Re: Kathleen Kennedy to step down from Lucasfilm?
Ripley > Rey
Ripley went from Persnickety 2nd Lieutenant to Flamethrower-wielding-xeno-killing-badass. By comparison, Rey would be a xeno killing badass with no explanation of how she got to that point. Just because. Your expectations have been subverted! And before you say it, yes I'm aware of all the gender fluidity in the Alien movies. But you know what? I frankly don't give a ****. They are well written movies for the most part, save a couple of the later ones. Suspense and horror well done for the time it existed in. Even today, few things stand up to just how... terrifying the Xenos really are. How helpless as humans we are when pitted against them.
Older movies are just better written. I can't put my finger on it, but I feel this is where most modern movies fail hard. Their writing is sucks... it's like they have absolutely no idea how to write a progressing story arc.
As somebody who writes movies for a living I'll pretend to be offended and point out a few things.
One, this is preposterous. Look at anything A24 puts out. Look at genre benders like Get Out, Moonlight, or even Logan. To make the generalization that anything "new" sucks is preposterous.
Two, look at these films and you'll see something they have in common: minimal studio interference. Studios have stopped making low to mid budget films. In a post digital filmmaking world the sea of smaller production companies cover this space and turn to the studios for distribution. Or sometimes, magically, like with Logan, Deadpool, or Blade Runner 2049, the studio actually trusts the director and is hands off. But for the most part, studios these days stick to their franchises as only they can afford them and the security of a promised pre-existing audience hardwired to the IP. Because they have so much riding on it, the studio will micromanage it, exhaust a chain of writers with changes driven by market research, test audiences, and rando notes from execs who wish they were creative, but aren't.
Three, ironically, this model is in a lot of ways the fault of Star Wars. The high-concept summer blockbuster made-for-everyone movie is the only true genre studios love. After Jaws and Star Wars invented the blockbuster we had an amazing run through the 80s where concept was king. If the 70 pre-Star Wars gave us the new generation of filmmakers that challenged the rules, the 80s was when scripts were allowed to go nuts. After 30 years though, as I said above, studios are more conservative and less likely to take chances when there are so many outlets producing films with much less overhead. The IP driven high concept for-everyone film is still king, it just changes shape every now and then. Obviously, it's superhero films now. But the scope of these films, how they are written, and what the studios want them to do is 100% 40 years of trying to recapture Star Wars magic.

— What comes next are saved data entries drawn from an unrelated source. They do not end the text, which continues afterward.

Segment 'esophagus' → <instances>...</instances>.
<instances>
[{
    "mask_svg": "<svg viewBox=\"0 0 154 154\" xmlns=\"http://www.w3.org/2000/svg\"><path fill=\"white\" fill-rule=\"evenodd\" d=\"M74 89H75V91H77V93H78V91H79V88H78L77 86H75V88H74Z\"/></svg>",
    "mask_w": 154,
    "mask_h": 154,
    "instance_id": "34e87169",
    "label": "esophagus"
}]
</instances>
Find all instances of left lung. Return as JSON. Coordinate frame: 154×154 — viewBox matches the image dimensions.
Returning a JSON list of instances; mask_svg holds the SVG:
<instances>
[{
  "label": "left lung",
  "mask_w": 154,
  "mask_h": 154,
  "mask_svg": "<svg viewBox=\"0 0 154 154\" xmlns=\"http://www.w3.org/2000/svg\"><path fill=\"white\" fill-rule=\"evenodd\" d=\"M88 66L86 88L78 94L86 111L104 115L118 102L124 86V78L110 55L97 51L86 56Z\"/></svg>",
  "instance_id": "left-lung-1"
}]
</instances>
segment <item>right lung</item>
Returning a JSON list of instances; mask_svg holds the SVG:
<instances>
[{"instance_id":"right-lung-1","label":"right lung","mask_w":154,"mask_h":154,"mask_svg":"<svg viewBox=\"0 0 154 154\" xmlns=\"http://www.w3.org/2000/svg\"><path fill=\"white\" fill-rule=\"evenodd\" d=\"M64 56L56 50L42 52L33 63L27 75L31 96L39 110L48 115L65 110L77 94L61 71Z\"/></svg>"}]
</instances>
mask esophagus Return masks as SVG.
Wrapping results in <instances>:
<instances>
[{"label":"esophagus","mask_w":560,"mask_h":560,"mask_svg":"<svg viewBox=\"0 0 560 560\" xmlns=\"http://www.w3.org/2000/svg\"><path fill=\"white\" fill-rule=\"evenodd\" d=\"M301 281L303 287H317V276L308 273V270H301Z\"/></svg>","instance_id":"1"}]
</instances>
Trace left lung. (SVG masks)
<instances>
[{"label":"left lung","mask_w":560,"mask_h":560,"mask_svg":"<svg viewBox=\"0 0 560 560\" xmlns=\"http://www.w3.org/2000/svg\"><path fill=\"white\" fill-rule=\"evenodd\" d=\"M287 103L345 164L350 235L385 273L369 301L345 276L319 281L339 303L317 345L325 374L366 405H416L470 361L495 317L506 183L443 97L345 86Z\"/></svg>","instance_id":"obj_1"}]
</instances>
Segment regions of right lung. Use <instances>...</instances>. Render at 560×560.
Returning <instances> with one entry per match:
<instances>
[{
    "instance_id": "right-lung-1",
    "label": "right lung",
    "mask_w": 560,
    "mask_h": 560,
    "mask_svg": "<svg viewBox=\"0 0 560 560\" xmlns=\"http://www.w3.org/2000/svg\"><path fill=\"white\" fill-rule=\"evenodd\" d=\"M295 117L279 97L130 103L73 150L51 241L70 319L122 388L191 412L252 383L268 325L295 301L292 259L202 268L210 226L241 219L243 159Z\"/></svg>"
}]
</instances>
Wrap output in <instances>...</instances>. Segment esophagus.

When everything is punched into a formula and planned to engineer an exact type of film, creativity suffers. There is no shortage of well-written scripts in Hollywood, or original ones, but those are not safe bets for a studio. ESPECIALLY if we're talking about a huge IP like Star Wars. They aren't going to break form. Marvel is no different, most of their movies are the same structure-- but they cast so brlliantly you're happy to watch their characters do the sane stuff over and over.l
Finally, general audiences are just to blame as anyone else. If there's a drug dealer in your neighborhood some people will blame their presence gor whatever the junkies may do. Others will say the junkies wouldn't be hooked if it wasn't for the dealers. Supply and demand is symbiotic. The one thing that the portion of fandom that dislikes TLJ is doing right, is bycotting with their money. Disney doesn't care about angry fan videos on youtube, or man babies destroying their action figures. They don't even care if Solo bombed. But if IX bombs, and the TV show flops, and whatever comes next also fails to perform, they'll care. I still don't think angry fans out number general ausoences, but we'll see. Point is, to say Hollywood is lacking in quality writers is a over-generalization, as well as a myopic understanding of how the business works.